● Passage provided
Vacancy rates for nursing and midwifery posts within the NHS are higher than for any other clinical staff group, according to new statistics.
In March 2018, the latest month for which figures are available, the highest percentage of vacancies was seen in the ‘nursing and midwifery registered’ staff group, which accounted for 40% (11,483 out of 28,998) of vacancy full-time equivalents.
In the first quarter of 2018, from January until March, there were 34,727 vacancy full-time equivalents for nursing and midwifery. This is an increase from the 32,929 vacancies advertised in the same period during 2017, and is the biggest increase of any staff group working within the NHS.
The North West and east of England were the most affected areas, with 5,142 and 4,567 vacancies, respectively.
The data also shows that, over the 12 month period from April 2017 to March 2018, Barts Health NHS Trust was the worst hit organisation, with more than 2,500 vacancies for nurses and midwives.
Chief executive of the Royal College of Nursing Janet Davies said that these figures won’t reflect the true number of nursing vacancies in the NHS, as ‘not all posts are advertised’.
She said: ‘It’s very worrying that the number of vacant posts for nurses and midwives has increased more than those for any other type of clinical staff. We also know that not all vacant nurse jobs are even advertised in the current climate, so these figures will be an underestimate.
‘With the number of applications to nursing degree courses having dropped by almost a third in the two years since the Government removed funding for nursing students, the serious risk is that we will soon see fewer nurses on wards and in the community, not more.’

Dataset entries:
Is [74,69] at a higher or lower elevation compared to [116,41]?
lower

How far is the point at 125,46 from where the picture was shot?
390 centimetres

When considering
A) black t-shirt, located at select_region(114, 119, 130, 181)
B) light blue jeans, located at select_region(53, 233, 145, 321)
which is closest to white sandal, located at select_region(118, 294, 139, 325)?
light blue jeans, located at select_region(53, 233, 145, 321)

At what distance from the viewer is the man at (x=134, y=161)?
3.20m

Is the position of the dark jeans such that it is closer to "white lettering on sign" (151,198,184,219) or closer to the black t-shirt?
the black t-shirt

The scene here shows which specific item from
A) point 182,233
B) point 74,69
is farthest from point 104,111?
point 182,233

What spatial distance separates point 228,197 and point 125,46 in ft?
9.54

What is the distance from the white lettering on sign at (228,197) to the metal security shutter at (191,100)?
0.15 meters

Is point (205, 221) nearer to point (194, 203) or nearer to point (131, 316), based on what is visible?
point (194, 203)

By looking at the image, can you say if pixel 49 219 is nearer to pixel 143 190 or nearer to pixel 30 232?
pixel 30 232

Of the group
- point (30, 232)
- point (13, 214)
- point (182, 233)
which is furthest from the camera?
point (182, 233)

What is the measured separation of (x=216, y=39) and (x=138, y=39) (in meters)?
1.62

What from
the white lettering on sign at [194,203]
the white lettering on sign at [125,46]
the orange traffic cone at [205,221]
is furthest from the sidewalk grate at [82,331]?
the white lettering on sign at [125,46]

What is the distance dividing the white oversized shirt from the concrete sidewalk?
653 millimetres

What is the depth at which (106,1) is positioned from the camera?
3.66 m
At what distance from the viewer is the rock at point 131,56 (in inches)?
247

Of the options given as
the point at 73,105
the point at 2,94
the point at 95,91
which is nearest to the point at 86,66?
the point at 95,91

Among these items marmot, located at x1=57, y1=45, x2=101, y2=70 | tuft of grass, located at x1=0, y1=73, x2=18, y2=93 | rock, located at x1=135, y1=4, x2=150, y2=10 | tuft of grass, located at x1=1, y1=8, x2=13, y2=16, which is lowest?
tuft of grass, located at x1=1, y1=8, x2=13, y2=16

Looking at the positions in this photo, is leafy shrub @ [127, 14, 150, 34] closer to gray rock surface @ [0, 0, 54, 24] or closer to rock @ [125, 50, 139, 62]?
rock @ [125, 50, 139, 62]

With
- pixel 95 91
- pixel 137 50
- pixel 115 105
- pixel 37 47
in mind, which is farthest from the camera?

● Exercise requirements
1. Edit the NHS vacancy report by rewriting everything from "The North West" down to "nurses and midwives.", with "hardest hit" in place of "worst hit".
2. List every figure in the NHS vacancy report that counts vacancies or vacancy full-time equivalents.

● Responses to the exercise
1.
The North West and east of England were the most affected areas, with 5,142 and 4,567 vacancies, respectively.
The data also shows that, over the 12 month period from April 2017 to March 2018, Barts Health NHS Trust was the hardest hit organisation, with more than 2,500 vacancies for nurses and midwives.

2.
- 11,483
- 28,998
- 34,727
- 32,929
- 5,142
- 4,567
- more than 2,500